‘Justice for Buttons’ in Pitt Meadows

Protesters and pets visit council, barking for tougher laws

Buttons had put in thousands of hours of volunteer work at hospitals

Pitt Meadows council chambers was packed with people Tuesday, and at least a dozen dogs.

Together, they were howling for tougher bylaws in the city for dangerous dogs.

The group filled the gallery to standing room only, and brought a banner, a beagle and several other breeds. The banner read “Justice for Buttons,” referring to the Shih Tsu cross who was killed by a bull mastiff on Sept. 28 at the patio of the Harris Road McDonald’s restaurant.

The delegation was led by the dog’s owners, John and Yvonne McDonald. Yvonne spoke about Buttons’ work as a therapy dog, about the attack, and the couple’s recommendations for tougher laws.

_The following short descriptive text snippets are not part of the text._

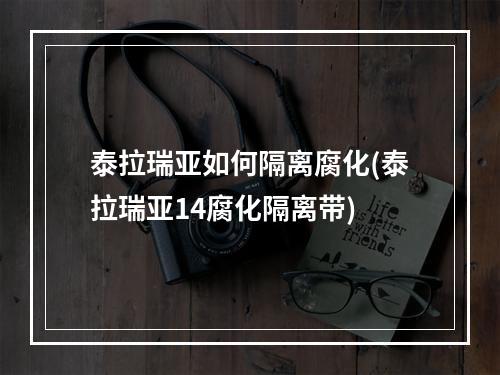 泰拉瑞亚如何隔离腐化(泰拉瑞亚14腐化隔离带)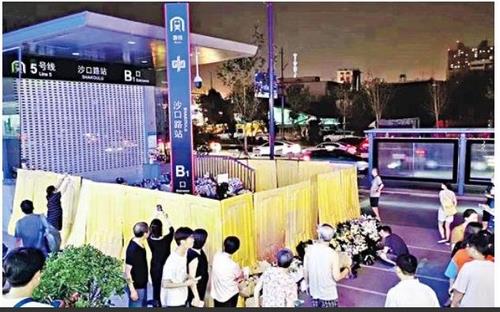 중국 정저우 지하철 입구 앞에 시민들이 희생자를 추모하는 헌화를 하자 당국이 가림막을 세운 모습. [홍콩 명보 캡처. 재판매 및 배포 금지] 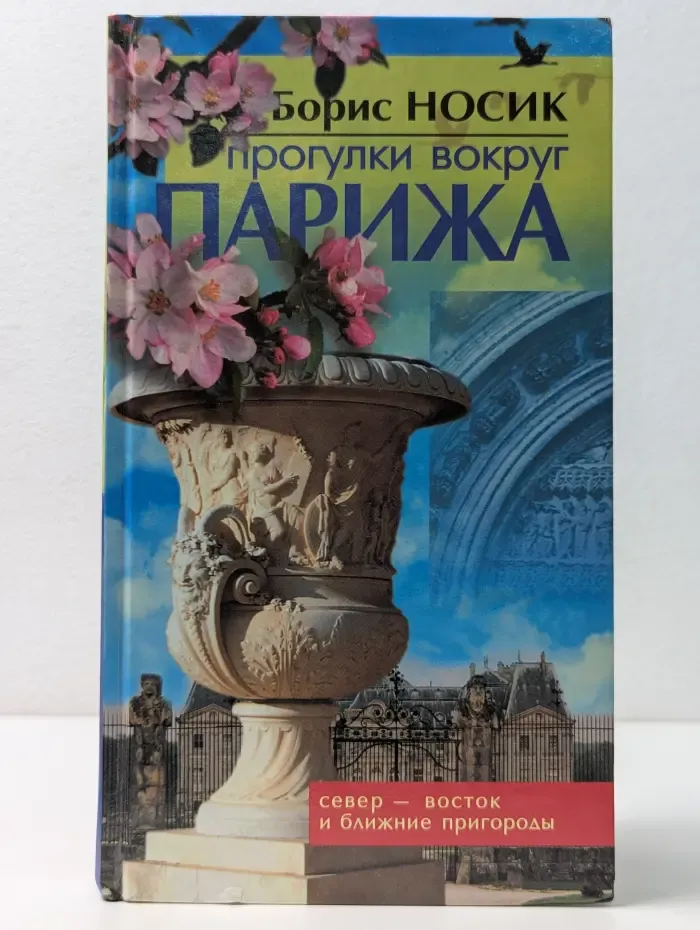 Прогулки вокруг Парижа, или Французский Остров Сокровищ. Север - Восток и Ближние пригороды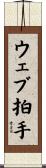 ウェブ拍手 Scroll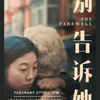 Chinese Movie Night - The Farewell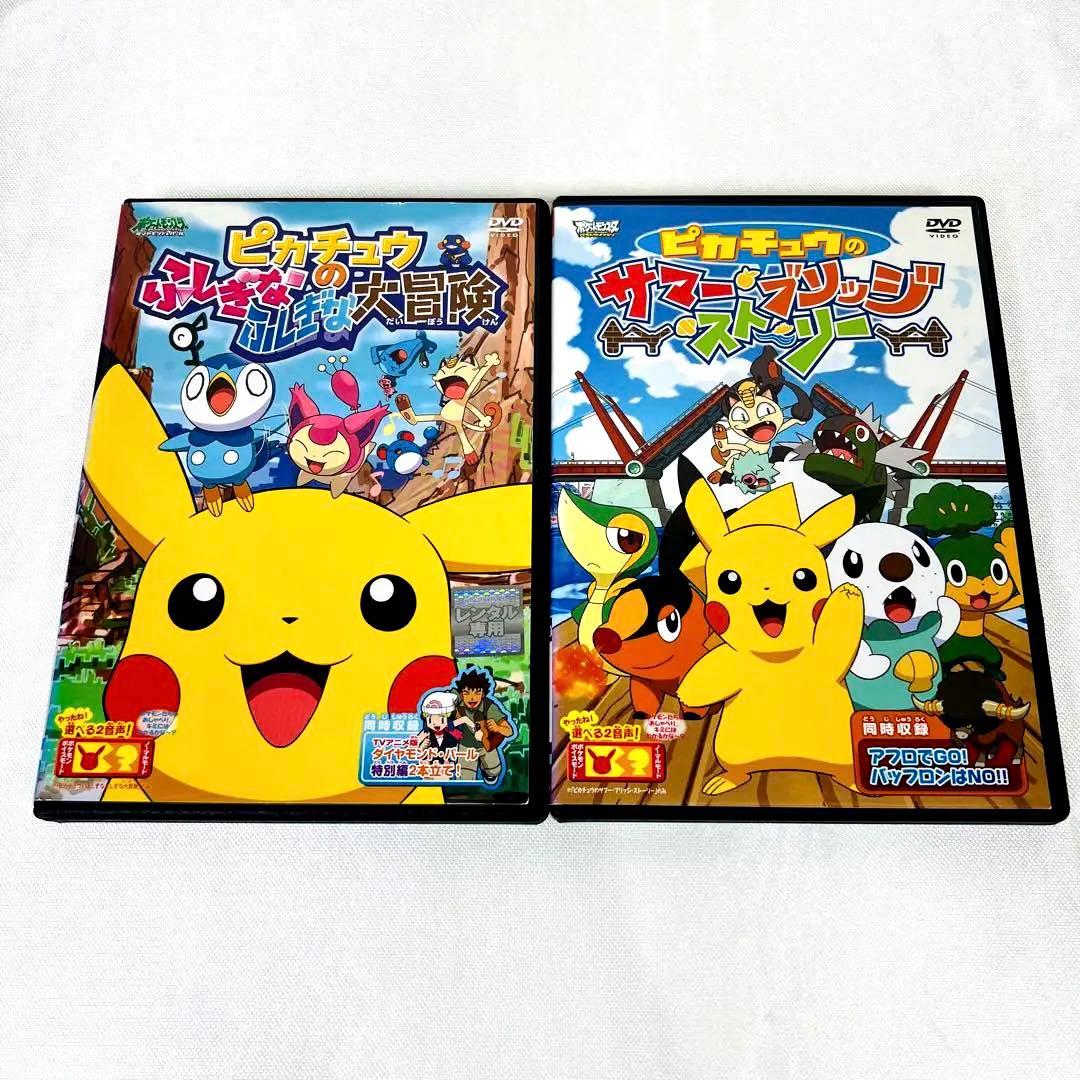 ポケモン ピカチュウ DVD 2本セット ポケットモンスター サマブリ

Their supporters included several other dog owners whose pets had been injured or killed in Pitt Meadows and Maple Ridge.

Yvonne urged the city to do more to ensure dog owners are responsible for their pets. She said the mastiff’s handler was running home with the dog, and would not have been identified if she hadn’t been followed home by a “good Samaritan.”

The dog’s owner expressed condolences, but then refused to pay $1,200 in veterinary bills, she said.

Pitt Meadows should put animal control back in the control of the SPCA, said Yvonne.

“The city of Pitt Meadows has failed its citizens terribly,” she added.

She also recommended: that a dangerous dog have an implanted microchip that details its history, so that it follows the animal to other communities; that the fine for an unprovoked dog attack start at $500; and that the municipality seize the offending dog until the victim dog’s vet bills are paid.

“As it is, they’re walking away,” she said.

And the McDonalds say dangerous dogs should not be allowed in public places, including trails and parks.

Yvonne said the city was negligent in allowing a dog that was already determined to be dangerous to be out in public.

The dog had been reported to be aggressive, but was not deemed dangerous under the bylaw.

According to city staff, the bylaws officer recommended the dog be muzzled in public, and the owners were complying with that request.

But the muzzle had been removed so the dog could get a drink of water.

The McDonalds’ position is that if a dog kills another, it should immediately be put down.

The couple got sympathy from councillors.

“I have two dogs and I can only begin to try and understand how you must feel with the loss of Buttons, particularly in terrible, horrific circumstances in which it occurred,” said Mayor John Becker.

He responded that one of the new council’s first initiatives was a “more robust” dog bylaw. Staff are following those new protocols, he said, and while they may not be enough, they are tougher than the preceding bylaws.

“We are going to be revising the whole animal welfare situation,” including getting SPCA service back, he said.

He called the SPCA presence “a very significant budget item.”

Becker clarified that the city cannot force the dog owners to be financially responsible for the damage their pets do.

“We, as a local government, do not have the jurisdiction to impose liability on the dog owner in this kind of situation,” said the mayor.

Coun. David Murray said he owns a Shih Tsu that almost mirrors Buttons and called the dog’s death tragic.

“This created a lot of stir on council. It really hit home,” said Murray. “I’ll tell you one thing – we’re going to get something done.”

Coun. Tracy Miyashita asked for a destruction order.

“This dog needs to be put down,” she said.

That got a huge round of applause from the audience, that was punctuated by a deep bark.

City CAO Kim Grout responded that such an order could only be pursued through a provincial court order.